A prior city employee attempted to put the owners in touch with national nonprofit organizations that specifically restore old theaters, but to no avail.
The bank declined to comment for this story, although they acknowledged the historic value in the theater.
“The theater building on Franklin Street is a wonderful building with a long history in Juneau,” Luke Fanning, the vice president of First National Bank Alaska said in an email, adding, “The bank is focused on opportunities to provide and expand banking services to Alaskans in the communities we serve. We have no plans to take further advantage of the historic building in Juneau for that purpose at this time.”
The building is actually an odd L-shape that runs through the city block between Front and Franklin Streets. The theater faces Franklin, and the bank still operates on the Front Street side.
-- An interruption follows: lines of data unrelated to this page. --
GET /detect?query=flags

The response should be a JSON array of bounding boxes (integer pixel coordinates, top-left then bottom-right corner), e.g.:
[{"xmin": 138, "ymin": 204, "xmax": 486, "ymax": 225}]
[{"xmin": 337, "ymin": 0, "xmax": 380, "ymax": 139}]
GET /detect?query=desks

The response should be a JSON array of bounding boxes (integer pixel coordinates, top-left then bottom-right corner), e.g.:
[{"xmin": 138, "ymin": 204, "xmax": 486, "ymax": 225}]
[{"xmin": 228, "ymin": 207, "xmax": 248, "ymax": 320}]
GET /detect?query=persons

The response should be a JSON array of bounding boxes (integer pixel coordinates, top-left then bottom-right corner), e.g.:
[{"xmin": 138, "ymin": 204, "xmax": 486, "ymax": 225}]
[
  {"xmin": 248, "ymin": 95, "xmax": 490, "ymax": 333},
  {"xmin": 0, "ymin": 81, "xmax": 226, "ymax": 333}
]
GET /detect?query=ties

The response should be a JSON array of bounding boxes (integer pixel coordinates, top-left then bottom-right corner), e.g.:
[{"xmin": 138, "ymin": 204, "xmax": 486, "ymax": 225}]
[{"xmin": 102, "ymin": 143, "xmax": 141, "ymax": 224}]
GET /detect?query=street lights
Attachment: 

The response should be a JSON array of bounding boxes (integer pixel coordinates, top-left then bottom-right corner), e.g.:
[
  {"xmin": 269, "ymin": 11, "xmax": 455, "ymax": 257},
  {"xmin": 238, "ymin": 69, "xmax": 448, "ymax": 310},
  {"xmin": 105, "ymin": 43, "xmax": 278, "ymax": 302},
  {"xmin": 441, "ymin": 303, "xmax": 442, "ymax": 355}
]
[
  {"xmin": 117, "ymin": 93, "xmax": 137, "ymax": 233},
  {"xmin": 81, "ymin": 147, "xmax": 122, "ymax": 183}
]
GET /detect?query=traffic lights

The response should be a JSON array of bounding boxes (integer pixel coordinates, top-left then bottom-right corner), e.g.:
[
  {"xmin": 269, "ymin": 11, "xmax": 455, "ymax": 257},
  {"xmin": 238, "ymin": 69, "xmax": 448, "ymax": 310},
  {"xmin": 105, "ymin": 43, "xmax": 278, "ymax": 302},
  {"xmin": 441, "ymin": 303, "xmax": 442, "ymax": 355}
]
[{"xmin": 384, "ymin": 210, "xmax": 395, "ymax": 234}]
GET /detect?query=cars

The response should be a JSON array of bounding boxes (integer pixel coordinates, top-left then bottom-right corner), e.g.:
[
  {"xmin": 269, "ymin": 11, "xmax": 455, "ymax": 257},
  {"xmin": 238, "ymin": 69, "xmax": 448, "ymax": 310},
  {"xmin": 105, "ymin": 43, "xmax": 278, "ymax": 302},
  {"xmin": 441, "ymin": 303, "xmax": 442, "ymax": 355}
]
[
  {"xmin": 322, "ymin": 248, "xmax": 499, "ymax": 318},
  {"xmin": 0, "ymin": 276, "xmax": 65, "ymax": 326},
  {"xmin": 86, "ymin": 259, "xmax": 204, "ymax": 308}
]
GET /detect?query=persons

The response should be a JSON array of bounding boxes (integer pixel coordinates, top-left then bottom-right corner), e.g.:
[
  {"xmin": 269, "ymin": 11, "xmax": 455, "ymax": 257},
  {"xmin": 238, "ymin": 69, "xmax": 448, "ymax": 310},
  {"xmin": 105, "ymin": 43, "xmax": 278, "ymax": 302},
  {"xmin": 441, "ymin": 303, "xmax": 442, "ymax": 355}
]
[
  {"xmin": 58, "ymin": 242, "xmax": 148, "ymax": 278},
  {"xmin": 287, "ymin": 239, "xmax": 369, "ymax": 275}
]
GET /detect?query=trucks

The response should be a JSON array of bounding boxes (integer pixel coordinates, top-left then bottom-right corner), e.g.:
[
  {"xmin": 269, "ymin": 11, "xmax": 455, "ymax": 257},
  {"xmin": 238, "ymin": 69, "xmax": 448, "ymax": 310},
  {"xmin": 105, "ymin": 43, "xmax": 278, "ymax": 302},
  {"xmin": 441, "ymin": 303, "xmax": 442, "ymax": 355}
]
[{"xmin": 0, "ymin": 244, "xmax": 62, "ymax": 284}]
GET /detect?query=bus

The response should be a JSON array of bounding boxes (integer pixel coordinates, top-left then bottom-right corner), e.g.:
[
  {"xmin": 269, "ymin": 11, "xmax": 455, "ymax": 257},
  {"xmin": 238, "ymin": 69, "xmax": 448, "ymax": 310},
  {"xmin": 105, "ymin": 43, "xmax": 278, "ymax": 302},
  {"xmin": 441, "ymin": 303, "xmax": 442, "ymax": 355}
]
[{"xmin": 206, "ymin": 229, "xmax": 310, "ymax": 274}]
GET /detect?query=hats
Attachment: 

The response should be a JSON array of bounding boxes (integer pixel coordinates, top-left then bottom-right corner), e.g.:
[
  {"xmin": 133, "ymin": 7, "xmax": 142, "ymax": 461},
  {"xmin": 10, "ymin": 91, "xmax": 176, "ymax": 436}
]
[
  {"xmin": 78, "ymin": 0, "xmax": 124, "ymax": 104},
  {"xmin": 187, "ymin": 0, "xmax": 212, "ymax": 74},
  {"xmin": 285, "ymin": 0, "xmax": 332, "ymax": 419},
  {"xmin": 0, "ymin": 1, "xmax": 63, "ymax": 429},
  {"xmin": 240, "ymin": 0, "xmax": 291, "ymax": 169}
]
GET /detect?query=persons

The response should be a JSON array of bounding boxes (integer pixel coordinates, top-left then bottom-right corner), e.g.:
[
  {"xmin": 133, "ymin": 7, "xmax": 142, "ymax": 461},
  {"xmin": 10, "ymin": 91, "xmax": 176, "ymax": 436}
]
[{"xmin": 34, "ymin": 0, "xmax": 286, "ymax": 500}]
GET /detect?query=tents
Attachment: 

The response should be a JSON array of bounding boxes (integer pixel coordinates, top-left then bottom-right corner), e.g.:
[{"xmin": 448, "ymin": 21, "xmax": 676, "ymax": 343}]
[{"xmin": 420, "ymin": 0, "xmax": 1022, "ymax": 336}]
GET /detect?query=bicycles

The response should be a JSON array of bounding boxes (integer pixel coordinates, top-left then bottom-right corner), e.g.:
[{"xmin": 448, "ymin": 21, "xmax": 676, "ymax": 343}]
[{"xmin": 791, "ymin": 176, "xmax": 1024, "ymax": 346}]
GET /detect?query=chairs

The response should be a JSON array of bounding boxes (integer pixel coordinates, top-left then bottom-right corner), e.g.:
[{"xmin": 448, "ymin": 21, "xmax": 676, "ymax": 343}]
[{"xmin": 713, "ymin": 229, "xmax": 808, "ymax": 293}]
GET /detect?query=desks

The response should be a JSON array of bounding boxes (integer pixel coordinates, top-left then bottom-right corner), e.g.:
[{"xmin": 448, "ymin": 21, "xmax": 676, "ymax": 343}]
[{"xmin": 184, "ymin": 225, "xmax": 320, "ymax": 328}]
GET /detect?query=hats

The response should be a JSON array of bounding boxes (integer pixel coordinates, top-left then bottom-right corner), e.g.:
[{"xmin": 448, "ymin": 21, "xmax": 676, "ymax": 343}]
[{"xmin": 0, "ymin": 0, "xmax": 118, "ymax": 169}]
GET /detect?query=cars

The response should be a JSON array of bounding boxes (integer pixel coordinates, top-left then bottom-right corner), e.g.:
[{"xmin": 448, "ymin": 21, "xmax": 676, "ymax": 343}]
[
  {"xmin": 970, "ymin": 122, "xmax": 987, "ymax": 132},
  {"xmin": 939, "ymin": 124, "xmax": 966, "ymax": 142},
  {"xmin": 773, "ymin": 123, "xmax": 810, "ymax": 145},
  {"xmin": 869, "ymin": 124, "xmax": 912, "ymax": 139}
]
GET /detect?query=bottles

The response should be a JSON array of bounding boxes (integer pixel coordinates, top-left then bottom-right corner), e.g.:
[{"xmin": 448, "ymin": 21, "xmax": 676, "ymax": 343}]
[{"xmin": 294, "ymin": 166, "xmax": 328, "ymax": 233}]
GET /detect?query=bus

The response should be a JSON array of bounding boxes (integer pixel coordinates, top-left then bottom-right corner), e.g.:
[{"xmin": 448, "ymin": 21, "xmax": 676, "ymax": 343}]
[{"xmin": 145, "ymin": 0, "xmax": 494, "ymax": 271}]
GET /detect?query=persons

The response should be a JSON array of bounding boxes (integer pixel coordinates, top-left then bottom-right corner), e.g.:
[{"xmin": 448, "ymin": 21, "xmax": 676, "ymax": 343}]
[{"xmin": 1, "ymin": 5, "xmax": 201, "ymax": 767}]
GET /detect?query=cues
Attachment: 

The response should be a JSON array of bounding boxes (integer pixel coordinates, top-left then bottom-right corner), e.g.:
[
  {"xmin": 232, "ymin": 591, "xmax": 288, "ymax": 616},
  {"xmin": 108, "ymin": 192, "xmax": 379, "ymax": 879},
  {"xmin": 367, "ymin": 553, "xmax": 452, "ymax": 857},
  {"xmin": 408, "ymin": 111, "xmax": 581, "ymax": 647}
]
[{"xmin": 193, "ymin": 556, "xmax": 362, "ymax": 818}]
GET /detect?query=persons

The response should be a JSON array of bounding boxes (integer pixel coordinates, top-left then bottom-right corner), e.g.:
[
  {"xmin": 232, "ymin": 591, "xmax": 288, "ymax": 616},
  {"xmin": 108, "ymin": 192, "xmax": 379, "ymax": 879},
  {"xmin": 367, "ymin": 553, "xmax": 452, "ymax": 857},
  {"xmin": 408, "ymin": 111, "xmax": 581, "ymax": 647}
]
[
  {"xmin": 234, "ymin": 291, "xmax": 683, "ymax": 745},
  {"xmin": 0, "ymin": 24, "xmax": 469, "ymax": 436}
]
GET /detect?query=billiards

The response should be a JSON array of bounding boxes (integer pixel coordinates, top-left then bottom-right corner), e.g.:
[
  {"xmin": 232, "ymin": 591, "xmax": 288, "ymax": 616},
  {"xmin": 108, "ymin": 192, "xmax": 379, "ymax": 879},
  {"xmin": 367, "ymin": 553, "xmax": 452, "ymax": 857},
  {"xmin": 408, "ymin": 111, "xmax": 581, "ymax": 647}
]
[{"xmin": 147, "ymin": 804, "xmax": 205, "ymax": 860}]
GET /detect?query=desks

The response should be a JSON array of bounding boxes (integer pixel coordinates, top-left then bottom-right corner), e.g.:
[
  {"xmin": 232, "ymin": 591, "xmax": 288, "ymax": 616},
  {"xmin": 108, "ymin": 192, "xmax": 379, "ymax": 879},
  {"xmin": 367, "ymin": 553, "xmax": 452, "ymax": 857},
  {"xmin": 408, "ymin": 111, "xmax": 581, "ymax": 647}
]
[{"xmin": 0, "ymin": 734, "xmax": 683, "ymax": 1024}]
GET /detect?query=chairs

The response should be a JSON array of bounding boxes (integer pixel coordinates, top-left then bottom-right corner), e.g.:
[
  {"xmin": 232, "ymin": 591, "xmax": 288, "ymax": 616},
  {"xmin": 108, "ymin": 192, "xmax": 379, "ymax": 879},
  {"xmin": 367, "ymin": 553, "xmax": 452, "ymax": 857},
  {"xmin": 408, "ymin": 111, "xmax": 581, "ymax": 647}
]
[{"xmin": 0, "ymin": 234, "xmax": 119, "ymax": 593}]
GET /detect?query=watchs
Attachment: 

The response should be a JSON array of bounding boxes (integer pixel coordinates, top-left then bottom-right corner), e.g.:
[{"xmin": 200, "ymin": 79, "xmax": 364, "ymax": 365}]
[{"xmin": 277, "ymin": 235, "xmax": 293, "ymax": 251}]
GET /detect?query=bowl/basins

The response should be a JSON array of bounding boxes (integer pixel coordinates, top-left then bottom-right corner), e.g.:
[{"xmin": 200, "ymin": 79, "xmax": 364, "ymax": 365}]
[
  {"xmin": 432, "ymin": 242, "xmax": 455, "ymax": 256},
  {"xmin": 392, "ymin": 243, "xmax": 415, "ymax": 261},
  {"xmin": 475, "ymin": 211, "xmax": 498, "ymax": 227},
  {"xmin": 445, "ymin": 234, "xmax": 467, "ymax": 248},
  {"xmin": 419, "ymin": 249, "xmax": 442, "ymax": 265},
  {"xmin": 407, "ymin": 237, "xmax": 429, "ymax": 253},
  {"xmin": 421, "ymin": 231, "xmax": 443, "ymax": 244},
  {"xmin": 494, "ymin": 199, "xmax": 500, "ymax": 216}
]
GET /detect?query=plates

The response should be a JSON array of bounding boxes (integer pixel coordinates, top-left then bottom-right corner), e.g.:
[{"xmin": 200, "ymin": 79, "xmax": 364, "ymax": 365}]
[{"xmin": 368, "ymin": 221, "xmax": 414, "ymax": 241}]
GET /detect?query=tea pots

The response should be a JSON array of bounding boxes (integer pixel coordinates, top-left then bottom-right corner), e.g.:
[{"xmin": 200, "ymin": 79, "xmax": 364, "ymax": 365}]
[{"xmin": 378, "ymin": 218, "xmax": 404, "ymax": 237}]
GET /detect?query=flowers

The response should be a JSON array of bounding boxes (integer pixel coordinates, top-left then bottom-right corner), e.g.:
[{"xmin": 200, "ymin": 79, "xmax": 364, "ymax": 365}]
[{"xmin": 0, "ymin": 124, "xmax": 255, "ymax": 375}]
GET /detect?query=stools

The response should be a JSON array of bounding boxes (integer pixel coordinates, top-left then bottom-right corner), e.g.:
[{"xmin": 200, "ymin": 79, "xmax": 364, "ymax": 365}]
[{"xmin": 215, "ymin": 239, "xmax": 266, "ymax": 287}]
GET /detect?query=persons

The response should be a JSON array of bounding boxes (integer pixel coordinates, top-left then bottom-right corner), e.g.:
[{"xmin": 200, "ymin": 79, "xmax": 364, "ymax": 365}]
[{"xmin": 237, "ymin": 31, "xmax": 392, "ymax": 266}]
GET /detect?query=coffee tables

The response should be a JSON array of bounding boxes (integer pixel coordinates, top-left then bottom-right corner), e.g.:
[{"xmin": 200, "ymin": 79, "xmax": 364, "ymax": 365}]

The bank side is still in good, or “average”, condition, according to the city, which inspected the building in May 2011, according to reports.
As for the theater portion of the building: “in extremely poor condition unused and unsafe,” the report reads. “2nd (sic) floor unused theater auditorium area and 3rd (sic) floor unused apartment area.”
The city’s assessor office at that time estimated the building was worth approximately $1.7 million.
The city still has hopes to see the vacant portion of the building used again, even if it’s not restored for its original purpose as a theater, although that would be ideal, Chaney said. If that ever happens, it would breathe new life and vitality into the neighborhood, he said.
But in the meantime, the building’s rich history makes it that much more difficult to see it go unused.
“It’s actually a little gem,” Chaney said. “Perhaps a little faded and tarnished at this point, but it’s a gem waiting to be polished, I think.”